▸ **Work required**
Without the images, output every record exactly as it appears.

Pictures with short captions
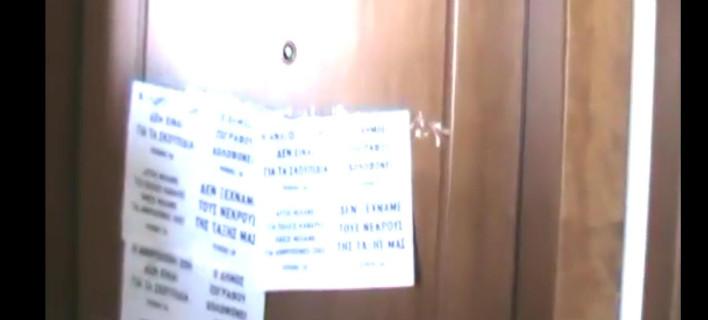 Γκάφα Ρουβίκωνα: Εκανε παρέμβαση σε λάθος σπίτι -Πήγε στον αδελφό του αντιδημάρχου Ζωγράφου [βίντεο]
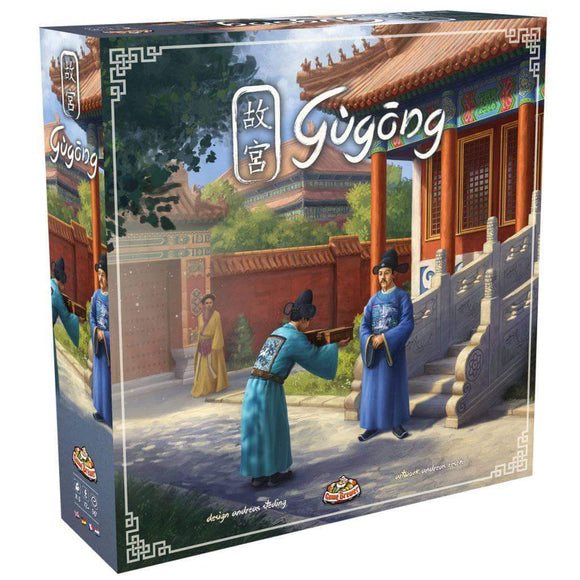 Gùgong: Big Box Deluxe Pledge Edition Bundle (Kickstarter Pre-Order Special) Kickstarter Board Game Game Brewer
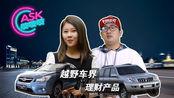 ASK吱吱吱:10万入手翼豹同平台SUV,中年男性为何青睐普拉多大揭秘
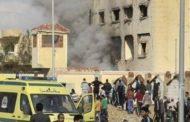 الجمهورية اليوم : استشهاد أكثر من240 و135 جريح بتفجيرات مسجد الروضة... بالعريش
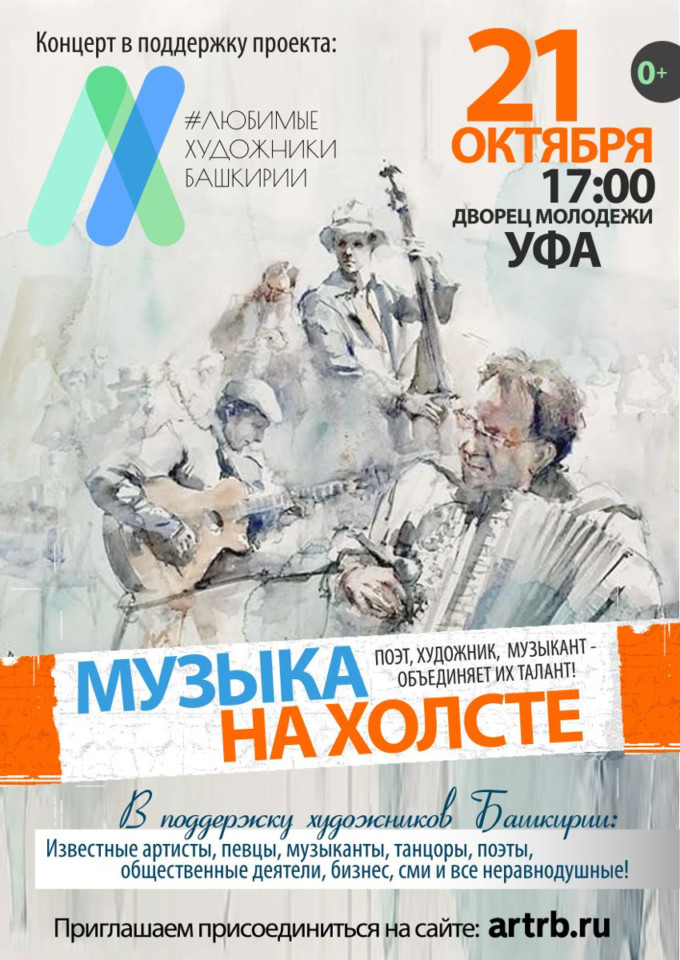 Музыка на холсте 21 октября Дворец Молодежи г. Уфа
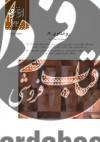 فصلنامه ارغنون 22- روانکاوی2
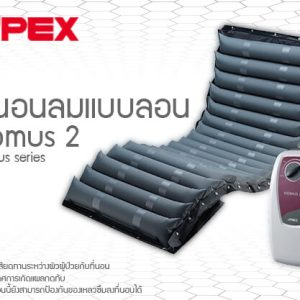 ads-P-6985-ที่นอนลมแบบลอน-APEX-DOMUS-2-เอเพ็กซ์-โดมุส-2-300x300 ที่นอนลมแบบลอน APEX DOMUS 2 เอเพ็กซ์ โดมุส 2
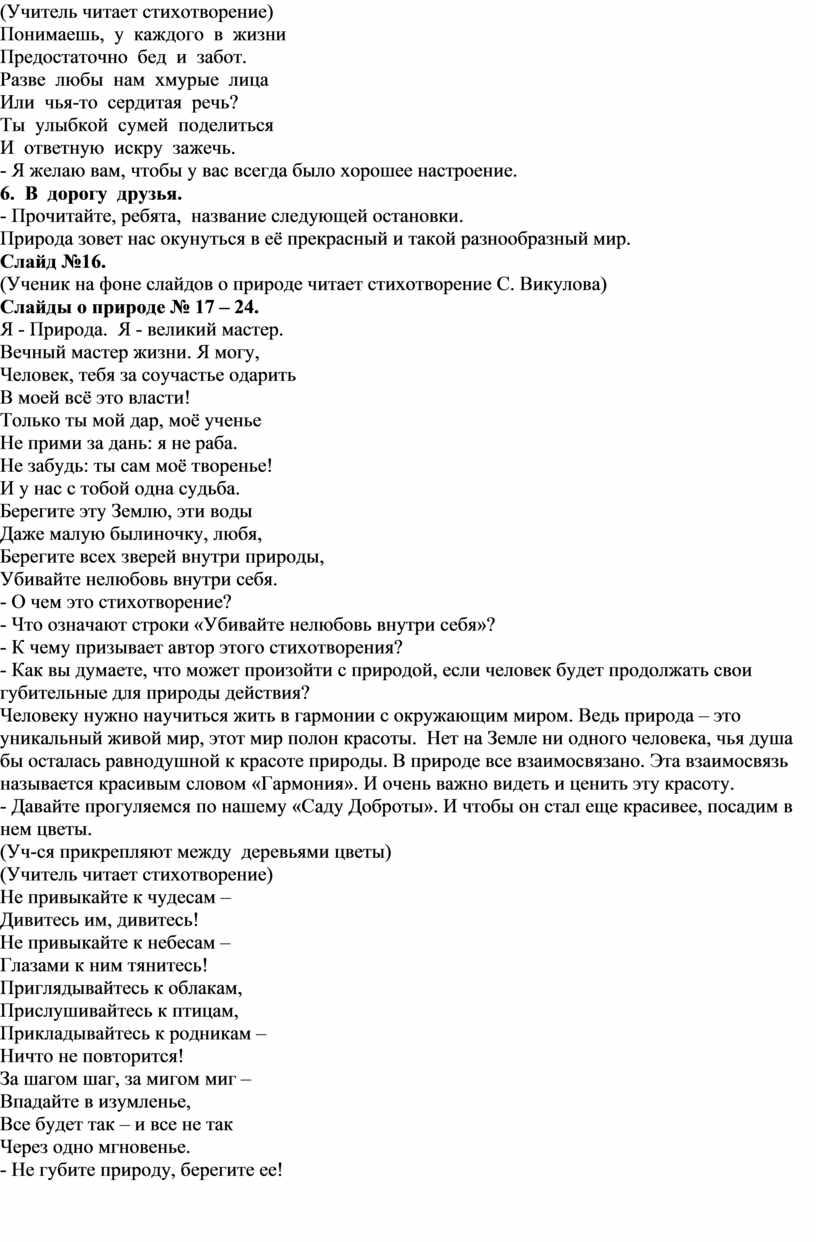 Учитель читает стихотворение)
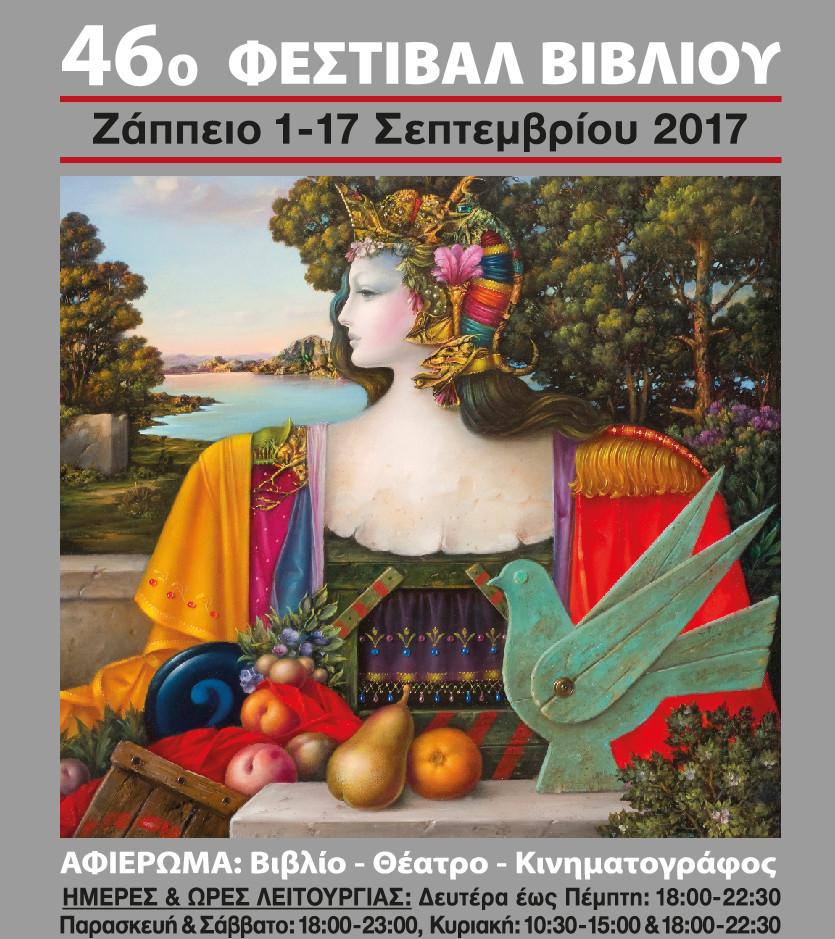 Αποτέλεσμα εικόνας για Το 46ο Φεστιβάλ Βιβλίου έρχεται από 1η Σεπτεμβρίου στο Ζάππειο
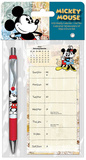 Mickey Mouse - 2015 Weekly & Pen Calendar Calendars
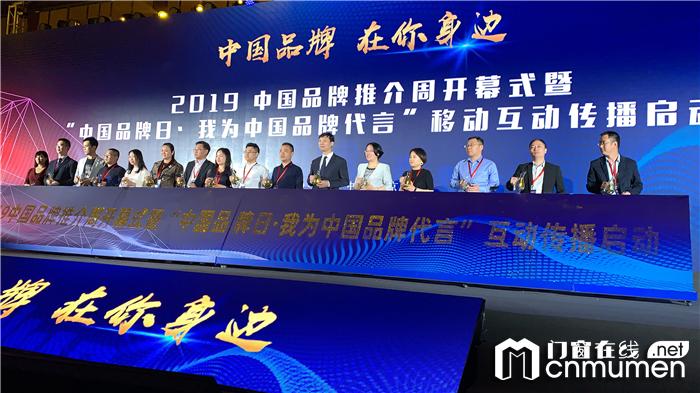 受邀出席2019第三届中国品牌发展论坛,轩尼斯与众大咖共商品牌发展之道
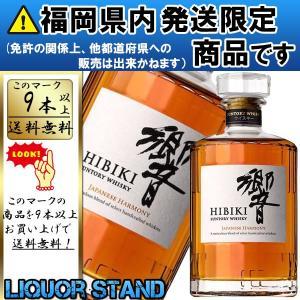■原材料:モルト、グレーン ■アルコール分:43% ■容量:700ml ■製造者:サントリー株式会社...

▸ **Solution to the exercise**
 Γκάφα Ρουβίκωνα: Εκανε παρέμβαση σε λάθος σπίτι -Πήγε στον αδελφό του αντιδημάρχου Ζωγράφου [βίντεο]
 Gùgong: Big Box Deluxe Pledge Edition Bundle (Kickstarter Pre-Order Special) Kickstarter Board Game Game Brewer
 ASK吱吱吱:10万入手翼豹同平台SUV,中年男性为何青睐普拉多大揭秘
 الجمهورية اليوم : استشهاد أكثر من240 و135 جريح بتفجيرات مسجد الروضة... بالعريش
 Музыка на холсте 21 октября Дворец Молодежи г. Уфа
 فصلنامه ارغنون 22- روانکاوی2
 ads-P-6985-ที่นอนลมแบบลอน-APEX-DOMUS-2-เอเพ็กซ์-โดมุส-2-300x300 ที่นอนลมแบบลอน APEX DOMUS 2 เอเพ็กซ์ โดมุส 2
 Учитель читает стихотворение)
 Αποτέλεσμα εικόνας για Το 46ο Φεστιβάλ Βιβλίου έρχεται από 1η Σεπτεμβρίου στο Ζάππειο
 Mickey Mouse - 2015 Weekly & Pen Calendar Calendars
 受邀出席2019第三届中国品牌发展论坛,轩尼斯与众大咖共商品牌发展之道
■原材料:モルト、グレーン ■アルコール分:43% ■容量:700ml ■製造者:サントリー株式会社...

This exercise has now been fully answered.